Dataset rows.
────
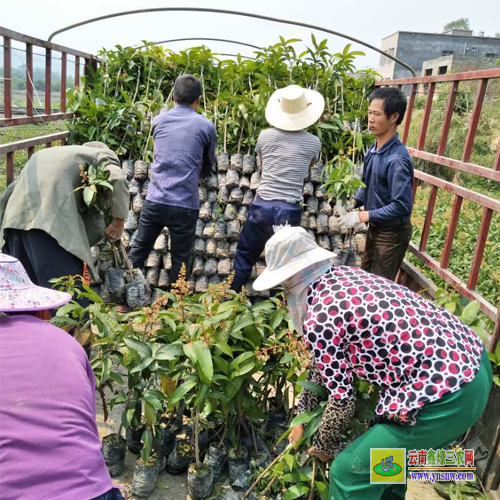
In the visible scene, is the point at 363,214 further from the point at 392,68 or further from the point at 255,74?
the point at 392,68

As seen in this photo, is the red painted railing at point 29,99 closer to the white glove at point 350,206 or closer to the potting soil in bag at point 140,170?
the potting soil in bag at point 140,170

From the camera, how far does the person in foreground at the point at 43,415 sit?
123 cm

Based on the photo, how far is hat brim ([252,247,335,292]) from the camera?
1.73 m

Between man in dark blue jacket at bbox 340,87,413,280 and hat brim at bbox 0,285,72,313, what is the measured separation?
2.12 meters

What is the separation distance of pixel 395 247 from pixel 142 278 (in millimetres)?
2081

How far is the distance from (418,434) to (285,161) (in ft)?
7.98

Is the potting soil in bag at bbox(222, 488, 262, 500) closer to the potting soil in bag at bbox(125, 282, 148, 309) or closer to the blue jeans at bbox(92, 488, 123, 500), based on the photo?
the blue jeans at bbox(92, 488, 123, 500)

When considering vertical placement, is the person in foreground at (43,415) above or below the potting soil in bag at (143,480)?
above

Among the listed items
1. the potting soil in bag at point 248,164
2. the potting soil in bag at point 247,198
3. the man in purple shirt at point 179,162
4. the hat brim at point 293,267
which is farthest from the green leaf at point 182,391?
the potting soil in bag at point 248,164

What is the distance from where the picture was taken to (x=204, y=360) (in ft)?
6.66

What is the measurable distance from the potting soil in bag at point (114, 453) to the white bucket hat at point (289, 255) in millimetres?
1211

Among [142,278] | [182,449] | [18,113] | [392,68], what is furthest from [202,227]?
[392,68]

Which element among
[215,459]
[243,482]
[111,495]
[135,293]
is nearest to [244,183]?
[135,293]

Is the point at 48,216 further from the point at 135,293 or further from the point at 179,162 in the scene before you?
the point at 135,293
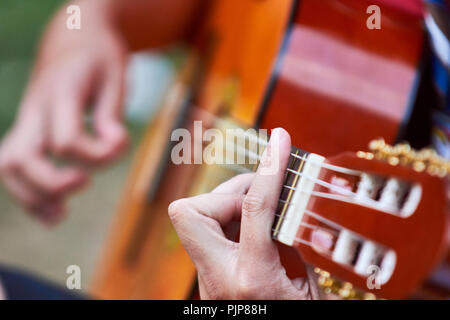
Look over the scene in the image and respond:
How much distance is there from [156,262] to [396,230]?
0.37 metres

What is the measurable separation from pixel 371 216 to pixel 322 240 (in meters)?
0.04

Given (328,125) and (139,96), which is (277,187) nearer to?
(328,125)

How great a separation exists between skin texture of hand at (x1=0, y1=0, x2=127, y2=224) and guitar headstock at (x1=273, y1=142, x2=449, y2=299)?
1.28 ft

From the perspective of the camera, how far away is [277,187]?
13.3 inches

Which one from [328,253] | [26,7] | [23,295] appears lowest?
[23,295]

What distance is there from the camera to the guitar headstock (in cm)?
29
────
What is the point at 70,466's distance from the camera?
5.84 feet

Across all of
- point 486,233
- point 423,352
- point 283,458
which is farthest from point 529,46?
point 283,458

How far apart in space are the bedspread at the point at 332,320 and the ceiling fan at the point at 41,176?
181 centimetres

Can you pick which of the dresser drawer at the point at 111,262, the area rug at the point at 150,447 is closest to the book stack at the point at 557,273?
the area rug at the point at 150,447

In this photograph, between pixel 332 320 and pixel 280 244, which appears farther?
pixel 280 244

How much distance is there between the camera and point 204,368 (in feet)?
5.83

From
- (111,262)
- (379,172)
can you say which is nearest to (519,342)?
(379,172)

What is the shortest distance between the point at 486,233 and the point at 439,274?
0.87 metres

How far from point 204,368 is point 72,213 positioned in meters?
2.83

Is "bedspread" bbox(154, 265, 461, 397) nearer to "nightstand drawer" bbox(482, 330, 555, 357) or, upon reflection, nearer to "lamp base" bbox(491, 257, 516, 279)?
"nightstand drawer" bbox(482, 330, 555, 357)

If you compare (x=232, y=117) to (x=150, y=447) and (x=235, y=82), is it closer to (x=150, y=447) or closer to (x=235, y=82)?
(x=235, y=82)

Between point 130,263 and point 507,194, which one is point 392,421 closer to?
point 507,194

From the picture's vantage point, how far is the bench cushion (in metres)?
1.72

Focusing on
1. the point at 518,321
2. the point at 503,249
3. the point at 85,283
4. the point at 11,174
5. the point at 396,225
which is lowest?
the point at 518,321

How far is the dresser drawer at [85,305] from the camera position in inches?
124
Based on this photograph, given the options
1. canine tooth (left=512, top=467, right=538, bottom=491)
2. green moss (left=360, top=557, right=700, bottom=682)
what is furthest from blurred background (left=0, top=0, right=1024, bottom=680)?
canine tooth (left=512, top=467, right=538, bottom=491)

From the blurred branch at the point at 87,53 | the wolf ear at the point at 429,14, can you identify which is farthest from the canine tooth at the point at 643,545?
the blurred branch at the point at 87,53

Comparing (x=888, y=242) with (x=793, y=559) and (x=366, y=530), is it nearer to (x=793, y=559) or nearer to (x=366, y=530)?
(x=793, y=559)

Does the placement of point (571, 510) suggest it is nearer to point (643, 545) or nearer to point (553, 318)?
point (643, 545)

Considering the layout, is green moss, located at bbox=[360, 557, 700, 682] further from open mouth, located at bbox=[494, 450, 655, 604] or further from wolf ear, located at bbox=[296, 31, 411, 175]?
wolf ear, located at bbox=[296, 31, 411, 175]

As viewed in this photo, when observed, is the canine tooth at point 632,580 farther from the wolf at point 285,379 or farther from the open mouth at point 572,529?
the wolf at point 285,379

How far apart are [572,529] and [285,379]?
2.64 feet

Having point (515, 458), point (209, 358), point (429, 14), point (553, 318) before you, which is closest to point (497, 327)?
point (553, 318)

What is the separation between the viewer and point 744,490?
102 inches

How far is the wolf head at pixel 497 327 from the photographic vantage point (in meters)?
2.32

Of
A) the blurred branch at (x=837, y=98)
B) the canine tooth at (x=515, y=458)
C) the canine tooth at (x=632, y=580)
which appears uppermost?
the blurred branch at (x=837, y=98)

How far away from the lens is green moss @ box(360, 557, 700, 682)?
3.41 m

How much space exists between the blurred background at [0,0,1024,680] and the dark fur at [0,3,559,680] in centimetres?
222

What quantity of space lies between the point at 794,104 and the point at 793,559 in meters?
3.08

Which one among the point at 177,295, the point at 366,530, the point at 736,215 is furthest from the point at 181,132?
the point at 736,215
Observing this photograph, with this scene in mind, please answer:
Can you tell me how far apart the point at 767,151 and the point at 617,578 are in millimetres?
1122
────
Write out the rows exactly, from the line containing "Given (328,125) and" through the line containing "13.3 inches".

Exercise answer.
Given (328,125) and (139,96), which is (277,187) nearer to?
(328,125)

How great a separation exists between skin texture of hand at (x1=0, y1=0, x2=127, y2=224) and guitar headstock at (x1=273, y1=142, x2=449, y2=299)?
1.28 ft

From the perspective of the camera, how far away is [277,187]?
13.3 inches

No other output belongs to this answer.